Carver was a hugely experienced operational commander, having served in Northern Ireland, Bosnia, Kosovo and the Falkland Islands. He completed a tour in Afghanistan in 2003. In 2004, he had worked in Baghdad on rebuilding the Iraqi police force. In addition to other appointments in the regiment, he had a strategic planning role in the MOD’s Permanent Joint Headquarters in Northwood, from where all British military operations are commanded.
Carver took command of the Royal Anglians following their return from a six-month tour in southern Iraq in 2005. He immediately recognized the intensity of the fighting his men were likely to face and the extraordinary demands of the environment and climate.

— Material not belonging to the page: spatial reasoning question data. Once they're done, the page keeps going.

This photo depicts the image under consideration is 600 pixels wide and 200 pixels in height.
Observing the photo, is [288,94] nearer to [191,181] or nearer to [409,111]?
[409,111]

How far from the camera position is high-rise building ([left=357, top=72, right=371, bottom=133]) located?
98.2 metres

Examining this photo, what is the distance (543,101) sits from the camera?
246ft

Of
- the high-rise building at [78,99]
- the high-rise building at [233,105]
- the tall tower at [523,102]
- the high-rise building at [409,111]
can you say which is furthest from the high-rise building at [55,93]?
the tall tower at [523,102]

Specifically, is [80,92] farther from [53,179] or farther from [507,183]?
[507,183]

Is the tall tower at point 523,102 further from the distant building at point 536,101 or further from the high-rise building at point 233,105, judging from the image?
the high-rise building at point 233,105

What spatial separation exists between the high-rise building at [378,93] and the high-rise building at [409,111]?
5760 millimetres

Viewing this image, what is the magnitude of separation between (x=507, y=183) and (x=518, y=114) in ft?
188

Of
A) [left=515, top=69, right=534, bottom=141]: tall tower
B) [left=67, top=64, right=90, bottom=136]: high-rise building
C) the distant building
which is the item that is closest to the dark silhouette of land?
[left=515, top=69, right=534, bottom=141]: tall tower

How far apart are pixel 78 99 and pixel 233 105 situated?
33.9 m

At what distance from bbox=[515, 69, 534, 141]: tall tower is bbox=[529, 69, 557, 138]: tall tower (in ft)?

He drove the battalion hard in their year-long preparation for the tour, training them thoroughly in every aspect of infantry combat and emphasizing physical fitness, battle shooting and first aid.
As the situation unfolded before the tour began, Carver and Brigadier John Lorimer, who would be his superior commander in theatre, were determined that the battalion was going to go on to the offensive against the Taliban. Carver prepared his men to take the fight to the enemy rather than defend.
Despite his aggressive stance, he also knew, and ensured his officers and men understood, that the underlying purpose behind the deployment was to protect the civilian community in northern Helmand, to work to improve their security and prosperity and to win their trust. He constantly hammered home the need for this to be a major planning factor in every activity the battalion undertook.
The full title of Major Biddick’s company was A (Norfolk) Company. Each of the four fighting companies in the battalion was named after its affiliated county, and this represented links to the county regiments from which the Royal Anglian Regiment was formed in the 1960s. Not every soldier went to the company linked to his home county, although where possible the battalion tried to assign its new recruits in this way.
Like the other companies, A Company consisted of an HQ element and three thirty-man rifle platoons, usually led by a lieutenant or second lieutenant. When additional assets were allocated to a company, such as a fire support group, a Royal Artillery fire support team, a Royal Engineers detachment or a Royal Marines armoured troop, it officially became known as a company group. Each element was interdependent, together representing a potent fighting force, often totalling up to 200 troops.
At the start of the tour, B (Suffolk) Company, commanded by Australian Major Mick Aston, operated from Camp Bastion and Forward Operating Base, or FOB, Robinson, 30 kilometres to the north-east.
C (Essex) Company, under Major Phil Messenger, was a further 35 kilometres north-east of FOB Robinson, in Kajaki. Their role was strategic – protection of the hydroelectricity project that was a central component of the plan to bring security and prosperity not just to Helmand but to much of the rest of southern Afghanistan. It was in Kajaki that the first Royal Anglian soldier had been wounded during the tour, four days before Chris Gray was killed and Corporal Moore and Private Fisher wounded. Corporal Lee Gayler, attached from the Royal Anglians’ Territorial Army battalion, had been working with Fire Support Group Charlie and was shot while moving into a fire position. He was evacuated back to the UK and treated at Selly Oak Hospital near Birmingham.